__YOUR OBJECTIVE__. Please give the following lines again, unchanged, starting at the line that contains "What is the measurable" and stopping after the final line.

-- Begin MATERIAL SHOWN --

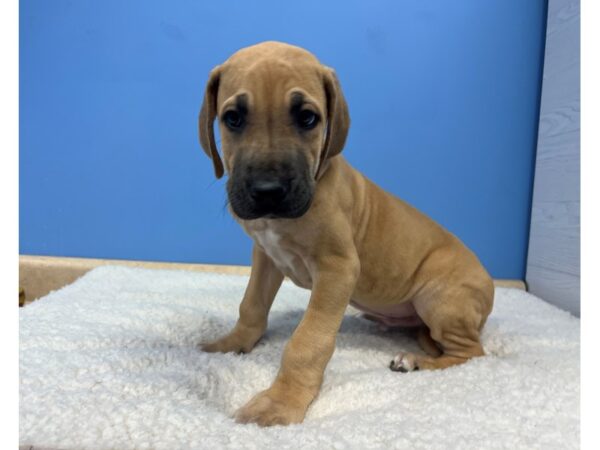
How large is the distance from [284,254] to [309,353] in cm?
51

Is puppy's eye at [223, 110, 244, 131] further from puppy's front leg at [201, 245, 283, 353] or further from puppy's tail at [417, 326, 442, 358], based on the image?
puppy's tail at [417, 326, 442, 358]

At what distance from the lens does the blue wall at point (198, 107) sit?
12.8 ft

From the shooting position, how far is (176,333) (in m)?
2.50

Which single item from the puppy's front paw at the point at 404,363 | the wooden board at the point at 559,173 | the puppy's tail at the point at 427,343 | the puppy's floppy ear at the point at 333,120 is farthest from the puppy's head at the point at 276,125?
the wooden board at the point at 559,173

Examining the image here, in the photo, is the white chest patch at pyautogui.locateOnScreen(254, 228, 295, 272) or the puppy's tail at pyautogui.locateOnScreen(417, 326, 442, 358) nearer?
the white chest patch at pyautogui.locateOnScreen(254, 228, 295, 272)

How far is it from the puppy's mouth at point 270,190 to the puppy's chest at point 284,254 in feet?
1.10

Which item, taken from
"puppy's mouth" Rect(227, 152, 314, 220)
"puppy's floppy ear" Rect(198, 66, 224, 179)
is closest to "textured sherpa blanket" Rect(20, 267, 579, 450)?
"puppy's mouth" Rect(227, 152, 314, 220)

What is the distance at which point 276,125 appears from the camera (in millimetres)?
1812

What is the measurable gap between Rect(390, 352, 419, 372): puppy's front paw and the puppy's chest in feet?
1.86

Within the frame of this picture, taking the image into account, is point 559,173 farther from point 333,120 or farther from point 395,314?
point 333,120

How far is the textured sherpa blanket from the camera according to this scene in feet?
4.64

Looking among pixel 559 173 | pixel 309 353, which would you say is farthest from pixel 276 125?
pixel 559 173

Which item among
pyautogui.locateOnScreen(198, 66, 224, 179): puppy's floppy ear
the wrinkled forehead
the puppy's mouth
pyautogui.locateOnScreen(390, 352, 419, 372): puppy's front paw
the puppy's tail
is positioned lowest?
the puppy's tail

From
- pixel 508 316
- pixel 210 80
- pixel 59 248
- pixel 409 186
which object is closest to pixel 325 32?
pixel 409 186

-- End MATERIAL SHOWN --

__SOLUTION TO THIS PROBLEM__.
What is the measurable gap between Rect(390, 352, 419, 372): puppy's front paw and the puppy's chest in feet?
1.86

Within the frame of this picture, taking the image into account, is point 559,173 farther from point 333,120 or farther from point 395,314?
point 333,120

How far is the textured sherpa blanket from the camera according to this scene in feet?
4.64

Looking among pixel 559 173 | pixel 309 353, which would you say is farthest from pixel 276 125?
pixel 559 173

Which item among
pyautogui.locateOnScreen(198, 66, 224, 179): puppy's floppy ear
the wrinkled forehead
the puppy's mouth
pyautogui.locateOnScreen(390, 352, 419, 372): puppy's front paw
the puppy's tail
is positioned lowest?
the puppy's tail

From
- pixel 508 316
- pixel 210 80
- pixel 59 248
- pixel 409 186
which object is closest to pixel 325 32?
pixel 409 186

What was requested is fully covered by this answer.